[AIM OF THE EXERCISE] From the History API post below, reproduce word for word the part that opens with the words containing "The technics" and closes with "awesome, isnt it?".

History API – Dive Into HTML5(!)

Hello folks, i was rather busy in the past weeks finalizing some of my projects i started in ’14. Today i want to introduce you a brilliant, but pretty unknown technic on websites, which are making your site load way faster by using the benefits from Ajax while still beeing crawlable and keep their seo-friendlyness. In the last weeks i extended the project with a new pretty unknown feature. It makes use of the pushState(); and popState(); features of the HTML5-History-Api.

The technics

Loading parts of the website by using ajax isnt new. But there are plenty cons: search-engine-crawlers cant understand the content, you cannot use the back(); function of your browser, you ‚ll lose youre states, etc. There might be way more cons. Anyway, by using pushState(); function you can change the displayed url in the browser bar. Wanna try it out? Click me and watch your adress-bar. . Thats pretty awesome, isnt it?

Well, using pushState(); will only change the content of the adress bar. If you press the back button of your mouse/browser/smartphone you are going to end up wherever you was before. Thats were popState() is coming into the game. As soon as you use the back function of your browser, popState(); is fired. Now you can add urls to the browser history in an onclick event and also are able to react on the back function triggered by mouse, browserclick, swipe or phonebutton. Now you just need to combine those functions with simple ajax xmlhttp calls and load your content depending on its state. As mentioned above i did this with our project which you can now use by ajax fully. It’s incredibly fast(!). For example, if you open the top left navigation and click one of those links you should notice, that the navigation stays opened while the page is beeing loaded. If the entire page would be loaded, the navigation would get closed automatically. We now could play movies in a draggable container while surfing over the website without losing it.

[PROVIDED INFORMATION]

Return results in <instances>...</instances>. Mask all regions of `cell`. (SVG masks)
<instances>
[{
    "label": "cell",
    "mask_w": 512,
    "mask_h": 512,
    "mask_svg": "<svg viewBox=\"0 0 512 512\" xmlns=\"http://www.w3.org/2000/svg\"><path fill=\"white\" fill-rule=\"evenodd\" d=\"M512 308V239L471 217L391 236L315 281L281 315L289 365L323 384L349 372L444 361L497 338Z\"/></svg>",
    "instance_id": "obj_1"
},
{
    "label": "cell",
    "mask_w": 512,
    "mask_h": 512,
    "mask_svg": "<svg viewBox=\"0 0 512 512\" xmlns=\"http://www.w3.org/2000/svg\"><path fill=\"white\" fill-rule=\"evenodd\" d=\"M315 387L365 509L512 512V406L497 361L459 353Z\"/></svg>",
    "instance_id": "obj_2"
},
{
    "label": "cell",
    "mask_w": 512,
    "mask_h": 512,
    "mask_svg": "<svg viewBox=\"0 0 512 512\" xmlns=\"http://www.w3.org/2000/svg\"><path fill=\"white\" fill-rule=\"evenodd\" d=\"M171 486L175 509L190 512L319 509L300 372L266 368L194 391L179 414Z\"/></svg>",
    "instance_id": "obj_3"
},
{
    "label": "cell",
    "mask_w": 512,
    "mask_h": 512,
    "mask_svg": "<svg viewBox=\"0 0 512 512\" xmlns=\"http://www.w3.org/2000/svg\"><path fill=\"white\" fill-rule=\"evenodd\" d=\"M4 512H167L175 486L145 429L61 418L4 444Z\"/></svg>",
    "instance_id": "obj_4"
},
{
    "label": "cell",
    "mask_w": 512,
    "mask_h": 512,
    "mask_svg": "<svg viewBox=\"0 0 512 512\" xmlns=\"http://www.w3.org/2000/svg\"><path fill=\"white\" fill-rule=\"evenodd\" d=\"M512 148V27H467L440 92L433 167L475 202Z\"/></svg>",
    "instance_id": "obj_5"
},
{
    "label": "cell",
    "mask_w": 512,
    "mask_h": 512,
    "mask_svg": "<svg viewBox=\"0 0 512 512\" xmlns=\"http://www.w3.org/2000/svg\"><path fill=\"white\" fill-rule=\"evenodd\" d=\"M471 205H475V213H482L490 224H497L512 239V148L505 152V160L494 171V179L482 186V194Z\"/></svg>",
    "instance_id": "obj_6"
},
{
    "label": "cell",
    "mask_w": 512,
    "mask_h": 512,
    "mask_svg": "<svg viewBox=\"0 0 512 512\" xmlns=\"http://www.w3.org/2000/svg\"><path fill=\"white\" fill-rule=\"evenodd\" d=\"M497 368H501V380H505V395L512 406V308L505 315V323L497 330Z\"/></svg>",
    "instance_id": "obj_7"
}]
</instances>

[EXERCISE SOLUTION]
The technics

Loading parts of the website by using ajax isnt new. But there are plenty cons: search-engine-crawlers cant understand the content, you cannot use the back(); function of your browser, you ‚ll lose youre states, etc. There might be way more cons. Anyway, by using pushState(); function you can change the displayed url in the browser bar. Wanna try it out? Click me and watch your adress-bar. . Thats pretty awesome, isnt it?